When I did finally got a job, well below my previous salary and title, in an industry unrelated to my career, I was grateful. We were straight up in trouble and I was pregnant at that point. Six. Months. Pregnant. I was lucky to get hired and I knew it every day. I really enjoyed that job, but I left it after a year because all I could hear in my head was “never settle” and now I had a baby to take care of on my climb to those ever-higher heights.
We just bought our first house and were house poor right out of the gate. It’s not even close to palatial, but it’s in a good neighborhood with good schools and everything else on our Suburban Bliss checklist. I have a good, respectable desk job that pays decently and keeps us afloat in our current situation. Dare I say, I am happy, most of the time, which is an achievement on it’s own.

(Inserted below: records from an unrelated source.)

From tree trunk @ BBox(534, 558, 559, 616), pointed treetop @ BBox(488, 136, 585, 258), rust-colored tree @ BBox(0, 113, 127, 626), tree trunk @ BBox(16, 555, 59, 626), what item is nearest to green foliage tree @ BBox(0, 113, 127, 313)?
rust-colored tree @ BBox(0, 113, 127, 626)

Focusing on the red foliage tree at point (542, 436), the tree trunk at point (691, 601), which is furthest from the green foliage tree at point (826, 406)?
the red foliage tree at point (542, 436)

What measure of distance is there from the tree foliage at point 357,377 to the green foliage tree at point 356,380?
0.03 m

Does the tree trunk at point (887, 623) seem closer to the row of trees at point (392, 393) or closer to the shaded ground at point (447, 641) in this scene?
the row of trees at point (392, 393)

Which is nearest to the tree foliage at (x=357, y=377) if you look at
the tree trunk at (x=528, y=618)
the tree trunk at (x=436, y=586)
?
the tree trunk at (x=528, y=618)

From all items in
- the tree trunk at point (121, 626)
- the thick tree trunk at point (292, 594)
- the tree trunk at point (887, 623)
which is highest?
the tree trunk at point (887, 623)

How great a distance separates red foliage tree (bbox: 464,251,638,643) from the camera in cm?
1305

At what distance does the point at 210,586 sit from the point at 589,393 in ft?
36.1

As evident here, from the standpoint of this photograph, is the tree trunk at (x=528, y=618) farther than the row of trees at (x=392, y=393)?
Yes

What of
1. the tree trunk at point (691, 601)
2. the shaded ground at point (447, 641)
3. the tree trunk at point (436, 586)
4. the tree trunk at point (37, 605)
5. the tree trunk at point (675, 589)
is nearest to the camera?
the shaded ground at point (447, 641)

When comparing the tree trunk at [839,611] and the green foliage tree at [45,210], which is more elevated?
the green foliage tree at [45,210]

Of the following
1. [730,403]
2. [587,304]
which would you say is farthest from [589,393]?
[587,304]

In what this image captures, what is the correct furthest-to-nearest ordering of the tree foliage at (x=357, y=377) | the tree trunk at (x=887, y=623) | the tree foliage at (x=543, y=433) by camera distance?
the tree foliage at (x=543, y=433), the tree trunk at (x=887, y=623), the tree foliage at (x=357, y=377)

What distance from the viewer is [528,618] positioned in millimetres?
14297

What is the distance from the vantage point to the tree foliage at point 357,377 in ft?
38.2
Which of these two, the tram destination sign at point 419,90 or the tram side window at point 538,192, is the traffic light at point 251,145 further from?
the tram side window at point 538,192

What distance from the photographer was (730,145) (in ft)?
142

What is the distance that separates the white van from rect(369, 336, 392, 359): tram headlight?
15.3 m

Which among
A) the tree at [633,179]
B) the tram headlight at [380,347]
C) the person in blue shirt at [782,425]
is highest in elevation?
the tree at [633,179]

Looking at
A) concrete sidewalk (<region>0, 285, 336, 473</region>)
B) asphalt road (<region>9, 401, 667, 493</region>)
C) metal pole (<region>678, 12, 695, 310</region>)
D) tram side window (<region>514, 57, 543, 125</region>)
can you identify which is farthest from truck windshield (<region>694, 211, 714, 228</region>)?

By all accounts we have indeed won the Suburban Jackpot (see title of blog), but it didn’t take long to want more. Hubs and I have all these lists of dreams/goals/aspirations/omg!Ihavetohaveits that I was taught to strive for and achieve and there is nothing wrong with any of that. But I was never taught how to simply sit still and enjoy it, because that’s settling and settling in this case is something you should never do.
Thanks for that, Never Settle.
Now I see that I am in the coveted position of being afforded the richest of all luxuries, choice. Do I pick myself up, make a new plan and move forward toward a yet undetermined goal or do I allow myself to stay here, rid settling of its negativity and embrace my life as it is now?
It seems I still have no idea what I want to be when I grow up.